── Texte extrait ──

Culture
 
 

DOSSIER

publié le 29/08/2003

 

 © R Damoret / REA

Le mécénat en faveur des collectivités locales va-t-il enfin décoller ?

Les dons du secteur privé en faveur des collectivités territoriales ne sont pas monnaie courante. La toute récente réforme des incitations fiscales en faveur du mécénat et le volontarisme du ministère de la Culture pourraient cependant encourager une pratique encore jugée archaïque.

 

La réforme du mécénat est, d'après les dires de Jean-Jacques Aillagon, ministre de la Culture, "une des priorités du gouvernement". Dans toute la communication qui a entouré la présentation de cette réforme, le ministre de la Culture s'est évertué à mettre en avant le fossé qui sépare la France des Etats comparables en matière de mécénat. Et s'il ne fallait retenir qu'un chiffre pour toucher du doigt la réalité, ce serait, d'un côté les 2,1% du PIB que représente l'apport du mécénat aux Etats-Unis, de l'autre le 0,09% de ce même apport au PIB en France. Pour expliquer ce chiffre, il faut se reporter à une autre réalité : seuls 15% des Français donnent à des oeuvres d'intérêt général pour un volume annuel inférieur au milliard d'euros ; quant aux "généreuses entreprises", elles seraient moins de deux mille pour un total de dons annuels d'environ 340 millions d'euros.
Dans ces conditions que l'on pourrait qualifier d'"extrêmes", la réforme vise à relancer, par la voie des incitations fiscales (voir "Les mesures fiscales" ci-dessous), la participation de la société civile aux actions d'intérêt général. Si par société civile, il faut entendre particuliers et entreprises, le syntagme "actions d'intérêt général" regroupe quant à lui des activités conduites par des entités fort différentes.
C'est instinctivement aux associations, et en particulier à un type spécifique de celles-ci - les fondations -, que l'on pense lorsqu'on évoque le mécénat. "Réceptacle naturel" de la générosité publique en toute matière, et notamment en matière de culture, associations et fondations ne sont pourtant pas seules à attendre de substantiels subsides du mécénat. A leurs côtés, les grands équipements culturels de l'Etat et des collectivités locales, et demain les établissements publics de coopération culturelle du secteur non-lucratif, espèrent également les dons de généreux mécènes. Et leurs besoins sont grands...

───
── Données enregistrées ──

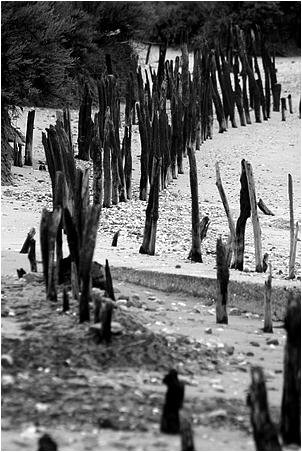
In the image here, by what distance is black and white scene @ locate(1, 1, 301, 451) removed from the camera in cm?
734

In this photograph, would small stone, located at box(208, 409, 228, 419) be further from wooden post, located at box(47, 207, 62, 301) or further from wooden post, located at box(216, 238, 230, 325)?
wooden post, located at box(216, 238, 230, 325)

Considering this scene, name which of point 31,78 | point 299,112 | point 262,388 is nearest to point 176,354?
point 262,388

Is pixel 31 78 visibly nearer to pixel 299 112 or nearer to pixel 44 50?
pixel 44 50

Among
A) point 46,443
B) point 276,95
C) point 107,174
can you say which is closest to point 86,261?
point 46,443

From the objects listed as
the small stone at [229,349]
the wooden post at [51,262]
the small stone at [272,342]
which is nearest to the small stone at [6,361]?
the wooden post at [51,262]

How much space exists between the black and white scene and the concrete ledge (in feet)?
0.11

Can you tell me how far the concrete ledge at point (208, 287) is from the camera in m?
11.7

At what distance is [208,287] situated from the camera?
40.5 feet

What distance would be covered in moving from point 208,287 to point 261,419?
18.7ft

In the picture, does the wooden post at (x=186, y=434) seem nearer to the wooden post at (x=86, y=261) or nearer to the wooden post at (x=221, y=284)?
the wooden post at (x=86, y=261)

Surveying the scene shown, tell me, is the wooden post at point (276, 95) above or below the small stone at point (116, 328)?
above

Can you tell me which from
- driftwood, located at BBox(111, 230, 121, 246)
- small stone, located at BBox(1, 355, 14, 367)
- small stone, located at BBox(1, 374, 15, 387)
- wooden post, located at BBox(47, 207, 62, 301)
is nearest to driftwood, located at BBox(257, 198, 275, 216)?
driftwood, located at BBox(111, 230, 121, 246)

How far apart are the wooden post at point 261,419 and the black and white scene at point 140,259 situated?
12 millimetres

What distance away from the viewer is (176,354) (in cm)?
884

───

**Énoncé de l'exercice A**
Reproduisez fidèlement le passage du dossier sur le mécénat qui commence par « Les dons du » et s'achève par « encore jugée archaïque. ».
**Énoncé de l'exercice B**
Condensez sous forme de liste le paragraphe du dossier sur le mécénat débutant par « La réforme du mécénat est », sans omettre ses faits principaux.

**Corrigé complet A**
Les dons du secteur privé en faveur des collectivités territoriales ne sont pas monnaie courante. La toute récente réforme des incitations fiscales en faveur du mécénat et le volontarisme du ministère de la Culture pourraient cependant encourager une pratique encore jugée archaïque.

**Corrigé complet B**
- Selon Jean-Jacques Aillagon, ministre de la Culture, la réforme du mécénat est « une des priorités du gouvernement ».
- Le ministre a mis en avant le fossé qui sépare la France des États comparables en matière de mécénat.
- L'apport du mécénat représente 2,1 % du PIB aux États-Unis, contre 0,09 % en France.
- Seuls 15 % des Français donnent à des œuvres d'intérêt général, pour un volume annuel inférieur au milliard d'euros.
- Les entreprises donatrices seraient moins de deux mille, pour un total de dons annuels d'environ 340 millions d'euros.